The Spark Summit kicked off this week in San Francisco with companies releasing new solutions designed to make it easier to work with Apache Spark.
Databricks, the creator of Apache Spark, announced the general availability of the Databricks Community Edition (DCE). DCE is a free version of its data platform built on top of Apache Spark, and is designed to give all users the ability to learn Apache Spark.
“This year we’ve seen explosive growth for the Apache Spark project, and all signs indicate the pace will only accelerate as the community expands even more,” said Matei Zaharia, cofounder and CTO of Databricks. “Databricks Community Edition has created an ideal environment for learning Apache Spark.

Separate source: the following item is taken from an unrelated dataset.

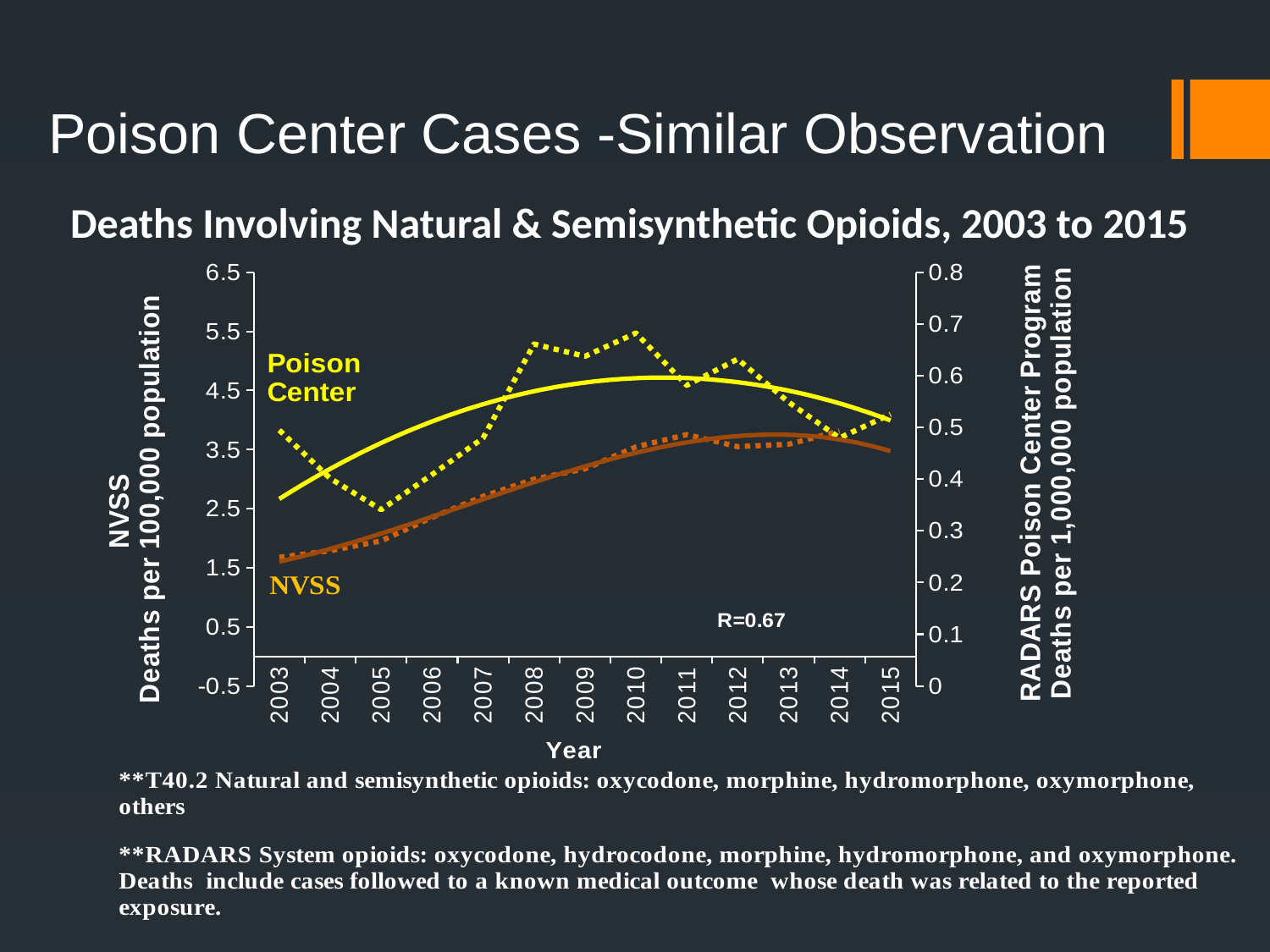
What correlation value is annotated on the chart? R=0.67 In which year is the NVSS series at its lowest? 2003 How many years are plotted along the x axis of the chart? 13 What kind of chart is shown on the slide? Line chart What is the title of the chart? Deaths Involving Natural & Semisynthetic Opioids, 2003 to 2015 Is the Poison Center value for 2010 greater or less than 0.6 deaths per 1,000,000 population on the right axis? greater Does the NVSS series rise or fall from 2003 to 2011? Rise Which year has the larger Poison Center value, 2005 or 2010? 2010 Is the NVSS value for 2003 greater or less than 2.5 deaths per 100,000 population? less Which two data series are labelled on the chart? Poison Center and NVSS In which year is the Poison Center series at its lowest? 2005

Developers of all backgrounds can now use Databricks Community Edition to learn Spark and mitigate the acute Spark skills gap.”
(Related: Reynold Xin talks Spark 2.0 and more)

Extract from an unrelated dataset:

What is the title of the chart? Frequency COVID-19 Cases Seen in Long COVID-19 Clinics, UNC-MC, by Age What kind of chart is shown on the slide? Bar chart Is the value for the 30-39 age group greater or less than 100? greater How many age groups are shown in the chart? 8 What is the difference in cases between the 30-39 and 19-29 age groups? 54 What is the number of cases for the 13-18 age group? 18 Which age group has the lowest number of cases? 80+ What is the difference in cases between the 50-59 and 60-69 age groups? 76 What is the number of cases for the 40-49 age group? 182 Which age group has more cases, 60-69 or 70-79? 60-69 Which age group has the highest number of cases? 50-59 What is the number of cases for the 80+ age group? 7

The Community Edition features a 6GB micro-cluster, interactive notebooks and dashboards, online learning resources, and a public environment for users to share their work.
Splice Machine now open source
Splice Machine revealed it is moving its relational database-management system to open source. As part of its move, the company is working with contributors and thought leaders to provide best practices and help develop next-generation features for the open-source community.
“We are very excited to make the transition to open source and build a larger community around Splice Machine,” said Monte Zweben, cofounder and CEO, Splice Machine. “Our whole team is eagerly anticipating the contributions that going open source can enable. We also look forward to being more active within the open-source communities beyond our participation around HBase and Spark.”
The company will continue to maintain the database and add new features.
Hortonworks previews Spark-HBase Connector
Hortonworks gave attendees a taste of its new library designed to support Spark and access HBase as an external data source. The company announced the technical preview of Spark-HBase Connector, which was developed in collaboration with Bloomberg.
“The Spark-HBase connector leverages Data Source API (SPARK-3247) introduced in Spark-1.2.0,” the company wrote on its blog. “It bridges the gap between the simple HBase Key Value store and complex relational SQL queries and enables users to perform complex data analytics on top of HBase using Spark. An HBase DataFrame is a standard Spark DataFrame, and is able to interact with any other data sources such as Hive, ORC, Parquet, JSON, etc.”
The company plans to make the connecter easier to work with in upcoming versions.
Teradata releases Aster Connector for Spark
Teradata announced it is integrating Apache Spark analytics with Teradata Aster Analytics through the Aster Connector for Spark. The connector executes prebuilt analytics functions from Aster Analytics to provide a multi-genre advanced analytics environments.
“The beauty of the Teradata Aster Connector for Spark is its application for a variety of use cases in just about any industry,” said Raghu Chakravarthi, vice president of engineering at Teradata Aster. “For instance, Aster can be the repository for customer data and finance data. Once Aster pre-processes these, machine learning from Spark can be applied to create automatic credit ratings for each customer. Analysts could then use these credit ratings as one variable in a predictive model that ascertains the likelihood of, say, this customer purchasing a new automobile in the next 12 months.”
With the Aster Connector for Spark, customers can use techniques from both Aster Analytics and Spark; pipe various functions together in one workflow; and run a clustering algorithm in Aster Analytics.
LinkedIn open-sources Photon ML
LinkedIn announced it is releasing its machine learning library based on Apache Spark to the open-source community. According to the company, the library provides analytical abilities that help researchers and data scientists make predictions more easily.
“By combining the ability of Spark to quickly process massive datasets with powerful model training and diagnostic utilities, Photon ML allows research engineers to make more informed decisions about the algorithms they choose for the types of recommendation systems listed above,” wrote Paul Ogilvie, engineering manager for LinkedIn’s machine learning algorithms teams, in a blog post.
Photon ML features support for large scale-regression; linear, logistic and Poisson regression; offsets, weights and bounds for coefficients; and optional generations of model diagnostics.